Комната была большая. Одну стену образовывала неровная скала. Другие оказались бревенчатыми — щели между бревен были старательно заделаны. Свет лился скорее из стены — не от очага, находившегося посреди комнаты. В стене была устроена какая-то ниша, в ней на полочке стоял старый автомобильный аккумулятор, от него тянулись провода к двум электрическим лампочкам. Еще там был стол, какие-то ящики и пара трехногих стульев. Воздух пах дымом и таким чудесным, рвущим сердце сладостным ароматом еды, что рот наполнился слюной.

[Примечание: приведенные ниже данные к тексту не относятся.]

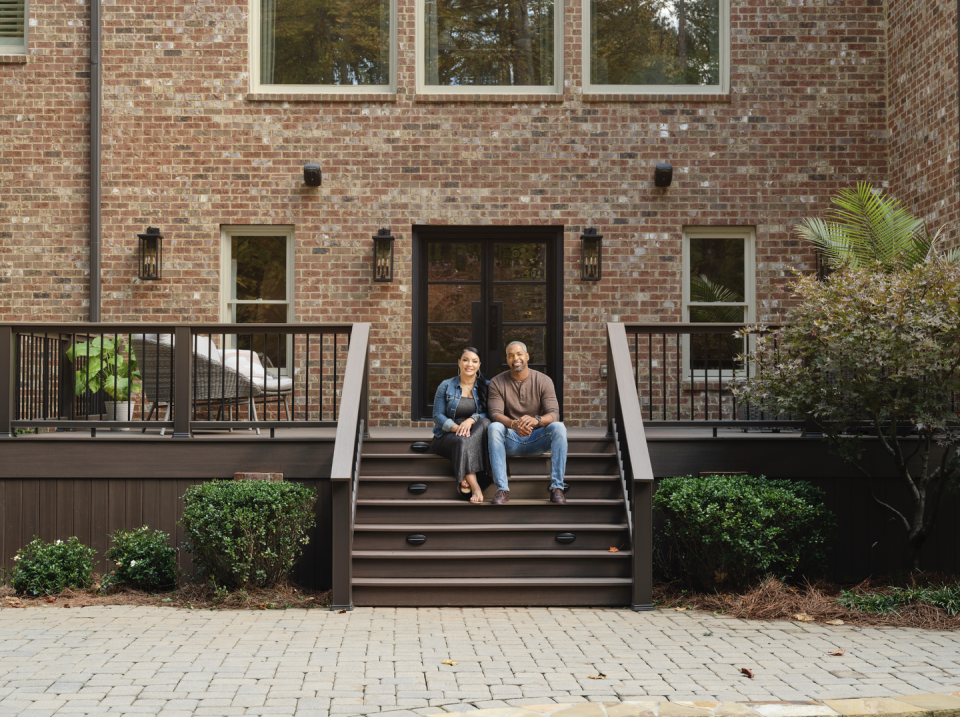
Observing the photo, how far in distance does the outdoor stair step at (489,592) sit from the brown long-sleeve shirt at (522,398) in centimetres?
132

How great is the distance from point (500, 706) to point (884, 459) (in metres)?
4.26

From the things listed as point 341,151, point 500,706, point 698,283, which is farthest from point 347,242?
point 500,706

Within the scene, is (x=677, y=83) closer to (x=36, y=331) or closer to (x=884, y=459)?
(x=884, y=459)

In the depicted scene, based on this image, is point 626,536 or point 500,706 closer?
point 500,706

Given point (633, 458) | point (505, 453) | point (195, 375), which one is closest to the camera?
point (633, 458)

— Ну, Малыш, и что же это я притащил? — спросил мужчина.
В комнате было полно детей. На первый взгляд, их было трое, только почему-то казалось, что их куда больше. Девочка моих лет — восьмилетняя, то есть, — с пятнышком синей краски на щеке. Перед ней стояли мольберт и палитра, целый пучок разных кистей, но она ими не пользовалась — мазала прямо пальцами. Потом была еще негритянка, чуть старше пяти, она глядела на меня большими глазами. В деревянной колыбельке на козлах располагался младенец, месяцев трех или четырех от роду. Обычный младенец, который гулил, пускал пузыри, болтал ногами и руками.
Когда мужчина заговорил, девочка отвернулась от мольберта и поглядела на младенца. Тот по-прежнему пускал пузыри.
— Его зовут Джерри, — проговорила она. — Он свихнулся.
— И от чего же? — поинтересовался мужчина. Он тоже глядел на младенца.